TRY IT: For any picture in the lines below, please leave it out and copy the rest exactly.

[Excerpts from a dataset]
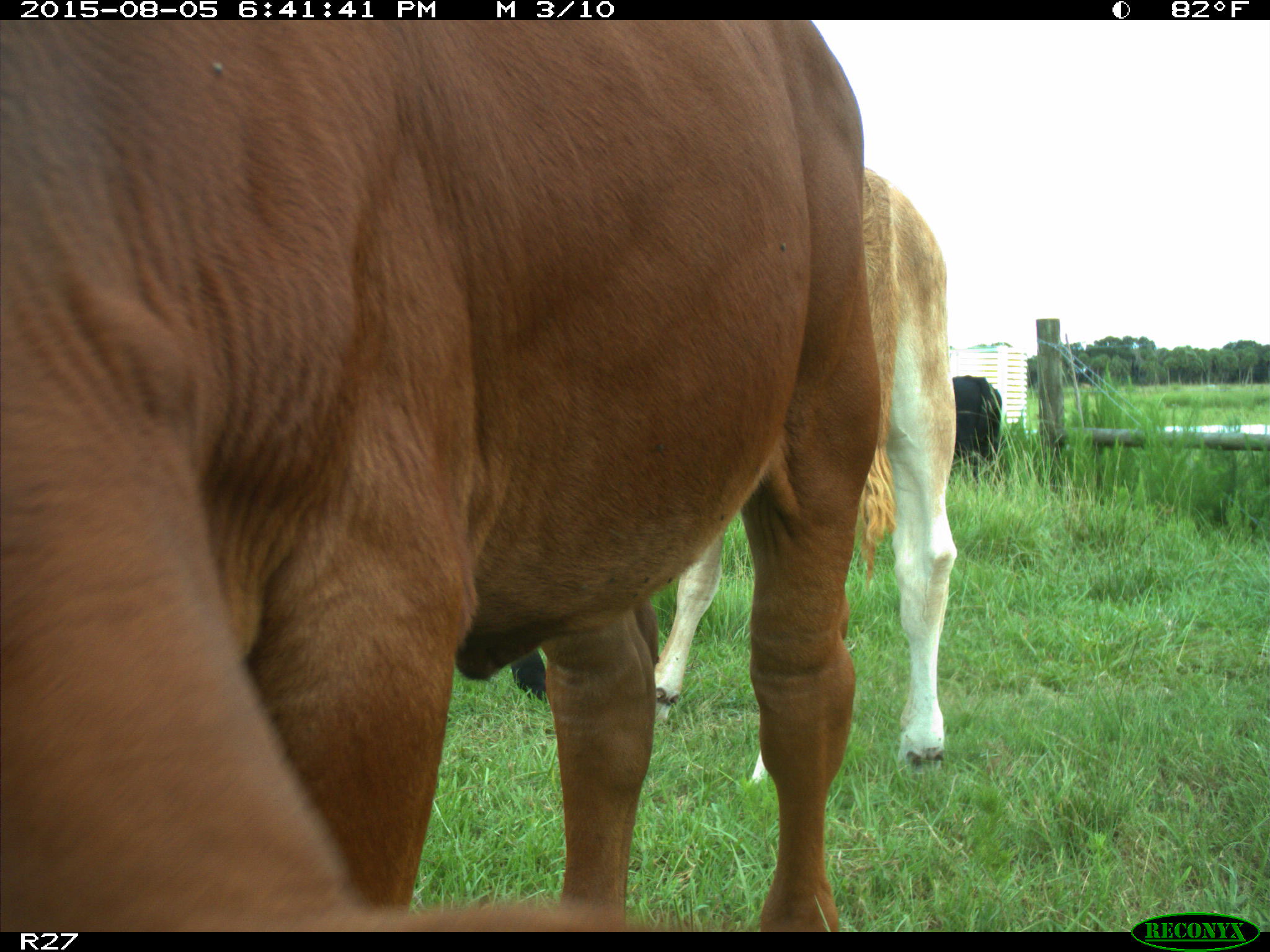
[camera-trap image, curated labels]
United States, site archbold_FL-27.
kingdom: Animalia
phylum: Chordata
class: Mammalia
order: Artiodactyla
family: Bovidae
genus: Bos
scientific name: Bos taurus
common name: domestic cow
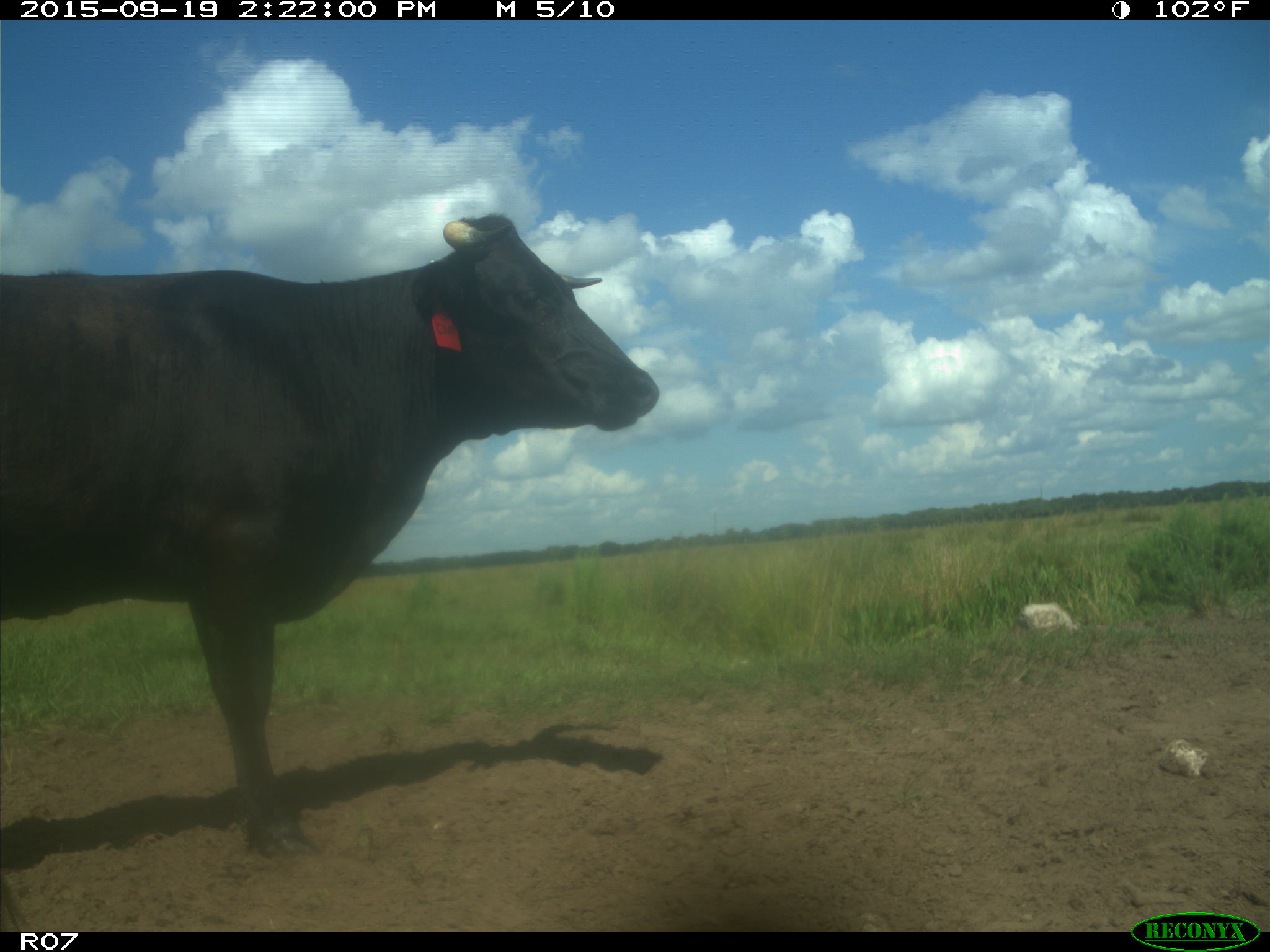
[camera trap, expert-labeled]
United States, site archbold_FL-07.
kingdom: Animalia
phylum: Chordata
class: Mammalia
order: Artiodactyla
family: Bovidae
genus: Bos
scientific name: Bos taurus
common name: domestic cow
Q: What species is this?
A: Bos taurus (domestic cow).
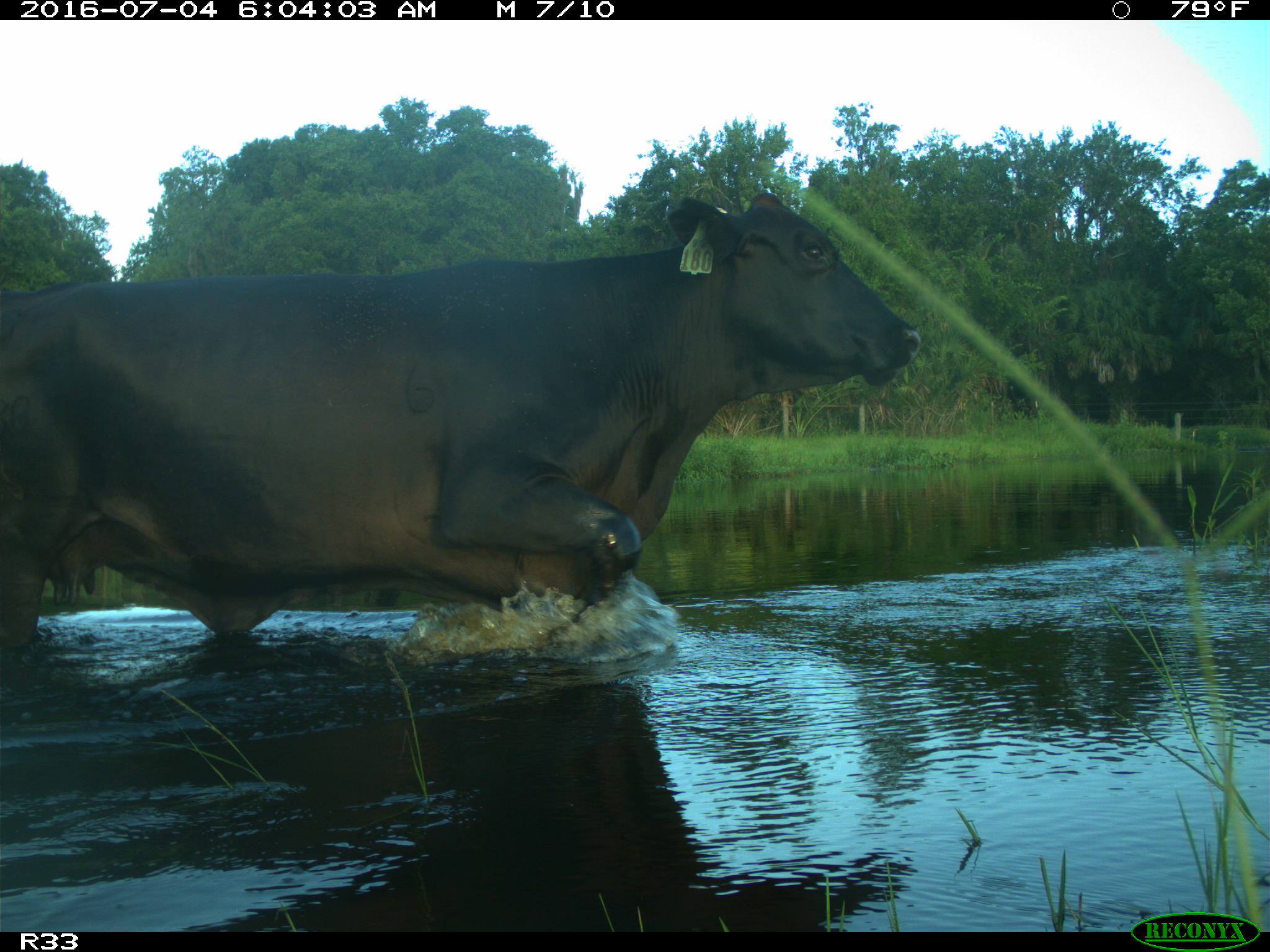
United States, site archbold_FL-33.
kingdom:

YOUR RESPONSE:
[camera-trap image, curated labels]
United States, site archbold_FL-27.
kingdom: Animalia
phylum: Chordata
class: Mammalia
order: Artiodactyla
family: Bovidae
genus: Bos
scientific name: Bos taurus
common name: domestic cow
[camera trap, expert-labeled]
United States, site archbold_FL-07.
kingdom: Animalia
phylum: Chordata
class: Mammalia
order: Artiodactyla
family: Bovidae
genus: Bos
scientific name: Bos taurus
common name: domestic cow
Q: What species is this?
A: Bos taurus (domestic cow).
United States, site archbold_FL-33.
kingdom:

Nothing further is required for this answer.